(Beginning of Quoted passage)
Diagnosis (make crash deterministic):
PYTORCH_NO_CUDA_MEMORY_CACHING=1 CUDA_LAUNCH_BLOCKING=1 python your_script.py
For CUDA IMA, add NaN checks:
TORCHINDUCTOR_NAN_ASSERTS=1 python your_script.py
For Inductor-level sync debugging:
torch._inductor.config.triton.debug_sync_kernel = True
torch._inductor.config.triton.debug_sync_graph = True
Fix approach:
- Make the crash deterministic with
PYTORCH_NO_CUDA_MEMORY_CACHING=1 CUDA_LAUNCH_BLOCKING=1
- Check if it's an input mismatch (shapes, devices, dtypes)
- Inspect the generated kernel code with
TORCH_LOGS="output_code"
- Use
TORCHINDUCTOR_NAN_ASSERTS=1 to find the first kernel producing bad values
- Check for dynamic shapes issues (historically a common source of IMA)
Triton Kernel Failures
Triton assertion failures or index-out-of-bounds in generated kernels.
(End of Quoted passage)
(Beginning of Data for review)
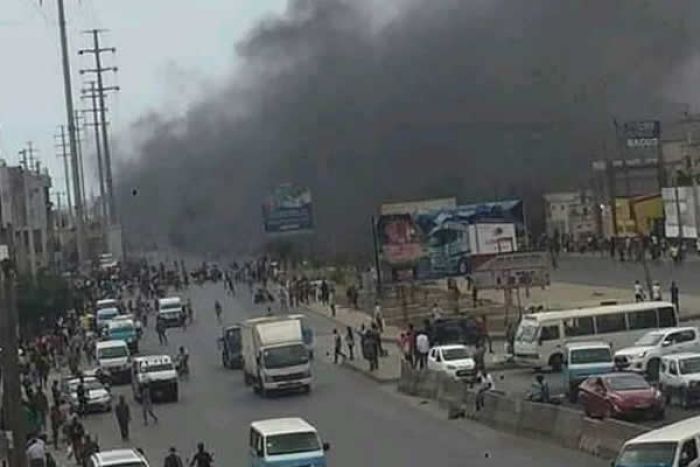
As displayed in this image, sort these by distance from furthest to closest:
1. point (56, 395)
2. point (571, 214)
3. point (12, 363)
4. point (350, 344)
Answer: point (571, 214) < point (350, 344) < point (56, 395) < point (12, 363)

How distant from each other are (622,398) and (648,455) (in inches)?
347

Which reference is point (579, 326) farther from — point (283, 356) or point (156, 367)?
point (156, 367)

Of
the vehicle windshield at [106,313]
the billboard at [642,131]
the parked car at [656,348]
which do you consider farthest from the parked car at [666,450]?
the billboard at [642,131]

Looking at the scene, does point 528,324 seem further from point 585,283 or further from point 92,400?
point 585,283

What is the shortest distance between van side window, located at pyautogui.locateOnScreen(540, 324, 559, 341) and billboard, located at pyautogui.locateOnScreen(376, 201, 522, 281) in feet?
55.4

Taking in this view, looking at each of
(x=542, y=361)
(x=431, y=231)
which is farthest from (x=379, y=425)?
(x=431, y=231)

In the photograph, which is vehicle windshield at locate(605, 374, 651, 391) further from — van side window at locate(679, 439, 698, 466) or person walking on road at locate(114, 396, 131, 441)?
person walking on road at locate(114, 396, 131, 441)

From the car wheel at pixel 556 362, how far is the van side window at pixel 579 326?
0.60m

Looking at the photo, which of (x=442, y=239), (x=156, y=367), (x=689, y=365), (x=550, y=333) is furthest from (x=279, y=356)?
Result: (x=442, y=239)

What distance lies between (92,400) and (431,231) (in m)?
21.7

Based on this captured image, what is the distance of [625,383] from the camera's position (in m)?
26.2

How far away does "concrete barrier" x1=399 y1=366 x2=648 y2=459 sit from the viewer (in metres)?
23.5

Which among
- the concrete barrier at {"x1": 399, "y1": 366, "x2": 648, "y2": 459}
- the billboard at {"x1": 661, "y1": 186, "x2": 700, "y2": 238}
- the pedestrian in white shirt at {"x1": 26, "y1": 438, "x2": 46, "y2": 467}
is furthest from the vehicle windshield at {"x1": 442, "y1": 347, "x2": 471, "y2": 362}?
the billboard at {"x1": 661, "y1": 186, "x2": 700, "y2": 238}

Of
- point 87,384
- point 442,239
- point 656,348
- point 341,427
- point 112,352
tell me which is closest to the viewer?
point 341,427
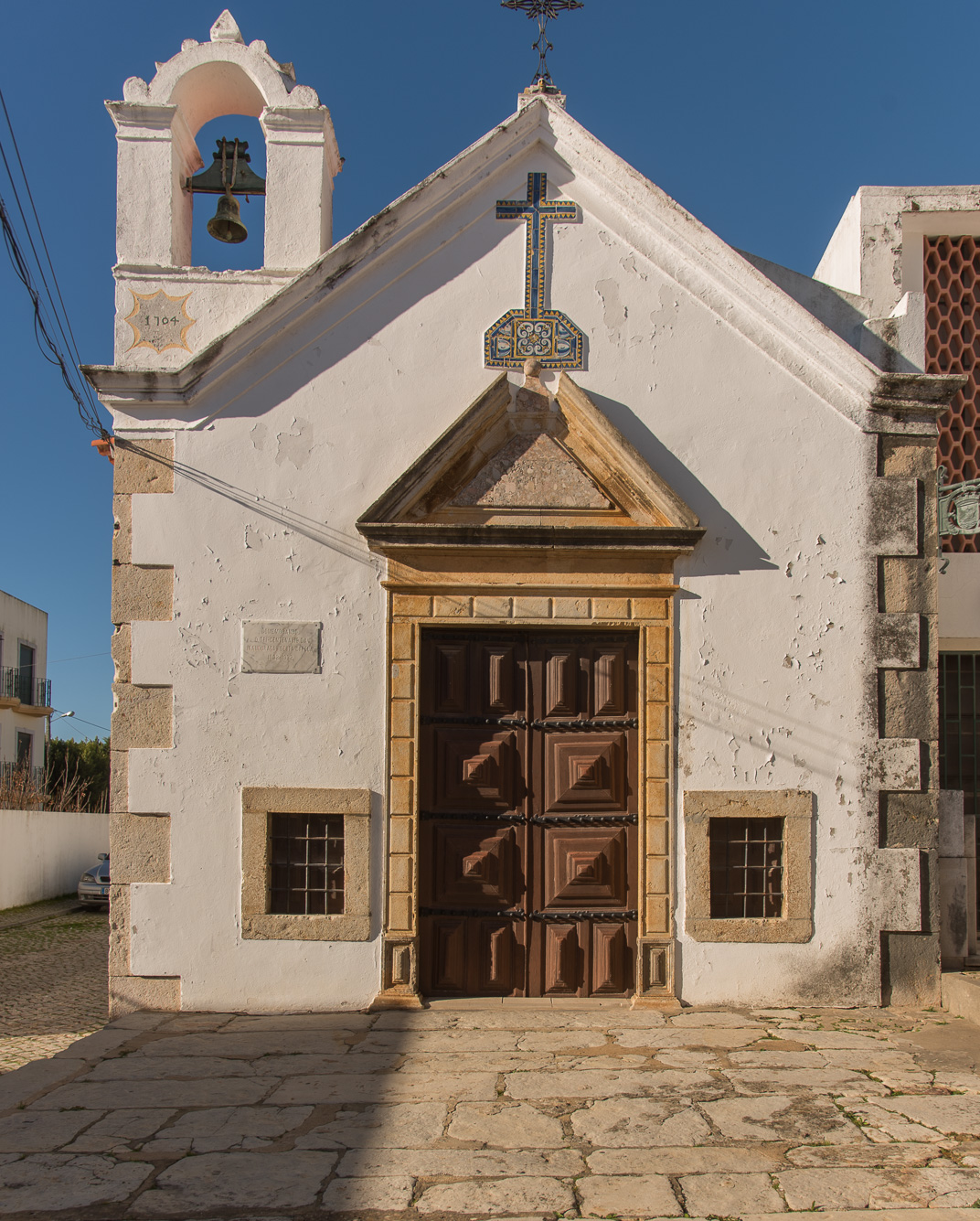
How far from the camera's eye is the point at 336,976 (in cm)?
604

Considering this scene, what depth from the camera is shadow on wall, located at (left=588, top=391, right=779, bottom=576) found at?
6.32 meters

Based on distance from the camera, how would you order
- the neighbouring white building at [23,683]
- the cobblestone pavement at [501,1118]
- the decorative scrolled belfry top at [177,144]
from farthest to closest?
1. the neighbouring white building at [23,683]
2. the decorative scrolled belfry top at [177,144]
3. the cobblestone pavement at [501,1118]

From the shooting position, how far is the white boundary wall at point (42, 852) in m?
17.7

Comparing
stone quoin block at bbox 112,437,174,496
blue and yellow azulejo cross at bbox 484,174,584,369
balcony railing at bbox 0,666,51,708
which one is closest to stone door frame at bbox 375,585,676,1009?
blue and yellow azulejo cross at bbox 484,174,584,369

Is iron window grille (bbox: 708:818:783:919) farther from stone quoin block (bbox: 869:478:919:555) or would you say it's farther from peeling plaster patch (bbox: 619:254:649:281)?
peeling plaster patch (bbox: 619:254:649:281)

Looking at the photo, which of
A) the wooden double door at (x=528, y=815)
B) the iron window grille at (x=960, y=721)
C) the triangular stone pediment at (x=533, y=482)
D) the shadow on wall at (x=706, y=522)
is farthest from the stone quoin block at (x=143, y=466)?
the iron window grille at (x=960, y=721)

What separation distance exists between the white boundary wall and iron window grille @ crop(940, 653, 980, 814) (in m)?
15.7

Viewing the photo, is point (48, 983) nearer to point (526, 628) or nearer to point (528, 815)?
point (528, 815)

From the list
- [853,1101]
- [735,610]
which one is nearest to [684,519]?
[735,610]

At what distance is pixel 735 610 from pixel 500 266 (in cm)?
274

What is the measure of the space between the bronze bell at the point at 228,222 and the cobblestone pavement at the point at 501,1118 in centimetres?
559

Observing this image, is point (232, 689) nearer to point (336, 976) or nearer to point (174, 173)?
point (336, 976)

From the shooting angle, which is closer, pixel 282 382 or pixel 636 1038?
pixel 636 1038

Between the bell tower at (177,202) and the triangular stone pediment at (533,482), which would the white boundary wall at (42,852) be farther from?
the triangular stone pediment at (533,482)
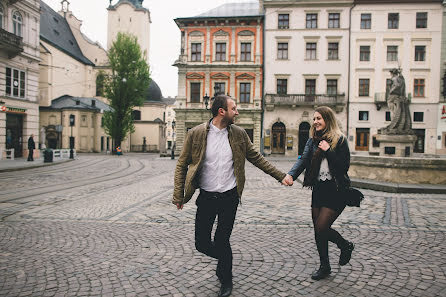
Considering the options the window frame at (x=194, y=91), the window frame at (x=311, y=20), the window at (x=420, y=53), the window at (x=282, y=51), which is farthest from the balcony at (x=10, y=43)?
the window at (x=420, y=53)

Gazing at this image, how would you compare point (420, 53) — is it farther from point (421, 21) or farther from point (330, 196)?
point (330, 196)

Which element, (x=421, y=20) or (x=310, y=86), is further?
(x=310, y=86)

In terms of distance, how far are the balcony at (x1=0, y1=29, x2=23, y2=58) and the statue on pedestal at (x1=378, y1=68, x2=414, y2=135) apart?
2228cm

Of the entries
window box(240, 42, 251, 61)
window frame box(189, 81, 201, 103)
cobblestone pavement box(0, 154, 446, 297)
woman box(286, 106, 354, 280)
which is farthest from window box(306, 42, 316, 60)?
woman box(286, 106, 354, 280)

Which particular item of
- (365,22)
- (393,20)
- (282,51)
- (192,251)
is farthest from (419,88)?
(192,251)

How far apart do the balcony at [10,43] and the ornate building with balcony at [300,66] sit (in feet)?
69.9

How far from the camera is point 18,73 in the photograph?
2297 cm

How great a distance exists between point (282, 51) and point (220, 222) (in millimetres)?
32560

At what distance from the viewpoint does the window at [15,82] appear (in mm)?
22109

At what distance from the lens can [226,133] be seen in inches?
126

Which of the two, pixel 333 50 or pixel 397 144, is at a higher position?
pixel 333 50

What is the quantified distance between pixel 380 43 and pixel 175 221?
33024mm

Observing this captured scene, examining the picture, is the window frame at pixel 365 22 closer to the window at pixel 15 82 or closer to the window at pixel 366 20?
the window at pixel 366 20

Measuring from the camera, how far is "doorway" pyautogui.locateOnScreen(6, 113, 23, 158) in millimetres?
22441
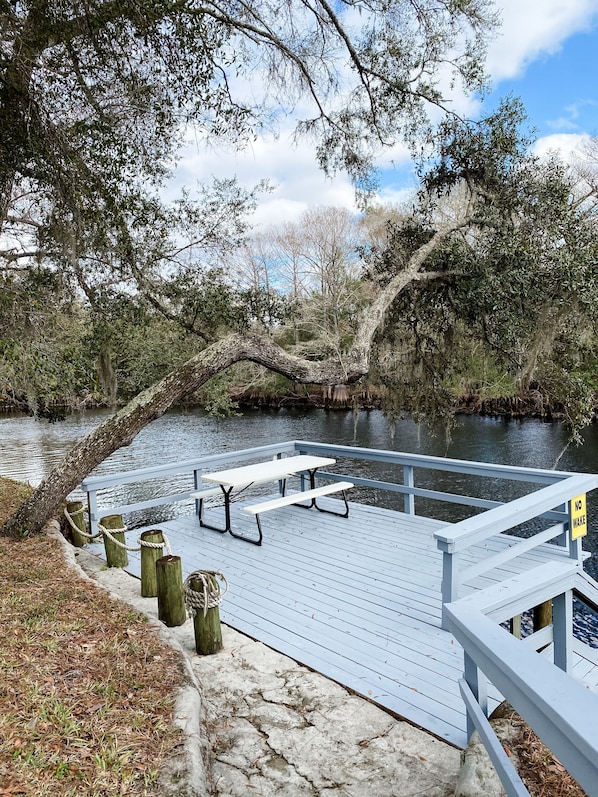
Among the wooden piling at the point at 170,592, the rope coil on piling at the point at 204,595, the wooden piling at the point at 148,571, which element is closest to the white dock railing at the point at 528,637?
the rope coil on piling at the point at 204,595

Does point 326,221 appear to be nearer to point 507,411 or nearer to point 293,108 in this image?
point 507,411

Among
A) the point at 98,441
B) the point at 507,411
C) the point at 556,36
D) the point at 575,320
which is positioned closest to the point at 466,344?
the point at 575,320

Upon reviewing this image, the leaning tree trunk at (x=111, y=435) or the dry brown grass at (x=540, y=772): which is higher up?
the leaning tree trunk at (x=111, y=435)

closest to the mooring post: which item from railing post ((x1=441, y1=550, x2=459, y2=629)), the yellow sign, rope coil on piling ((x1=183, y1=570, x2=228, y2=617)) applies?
rope coil on piling ((x1=183, y1=570, x2=228, y2=617))

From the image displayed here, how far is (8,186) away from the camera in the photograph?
4.50m

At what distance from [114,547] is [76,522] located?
2.94ft

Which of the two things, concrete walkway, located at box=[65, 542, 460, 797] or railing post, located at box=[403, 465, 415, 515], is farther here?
railing post, located at box=[403, 465, 415, 515]

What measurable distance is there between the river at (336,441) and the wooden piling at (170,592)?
6.62 metres

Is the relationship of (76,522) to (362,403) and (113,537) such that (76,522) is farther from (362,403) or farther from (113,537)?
(362,403)

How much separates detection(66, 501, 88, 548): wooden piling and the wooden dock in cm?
68

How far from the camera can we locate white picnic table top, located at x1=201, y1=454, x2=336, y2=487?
4957 millimetres

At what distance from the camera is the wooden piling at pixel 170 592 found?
127 inches

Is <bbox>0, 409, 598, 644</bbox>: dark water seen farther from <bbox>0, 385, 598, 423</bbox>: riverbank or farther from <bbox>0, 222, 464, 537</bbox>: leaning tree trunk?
<bbox>0, 222, 464, 537</bbox>: leaning tree trunk

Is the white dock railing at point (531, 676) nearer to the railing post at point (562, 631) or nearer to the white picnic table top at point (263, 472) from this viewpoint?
the railing post at point (562, 631)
(End of Data for review)
▶ **Things to do**
(a) Please rewrite the part of the debugging notes that opens with the words containing "- Inspect the" and closes with "source of IMA)", changing "dynamic shapes" to "dynamic dimensions".
(b) List every distinct environment variable named in the debugging notes.

▶ **Results in order**
(a)
- Inspect the generated kernel code with
TORCH_LOGS="output_code"
- Use
TORCHINDUCTOR_NAN_ASSERTS=1 to find the first kernel producing bad values
- Check for dynamic dimensions issues (historically a common source of IMA)

(b)
PYTORCH_NO_CUDA_MEMORY_CACHING
CUDA_LAUNCH_BLOCKING
TORCHINDUCTOR_NAN_ASSERTS
TORCH_LOGS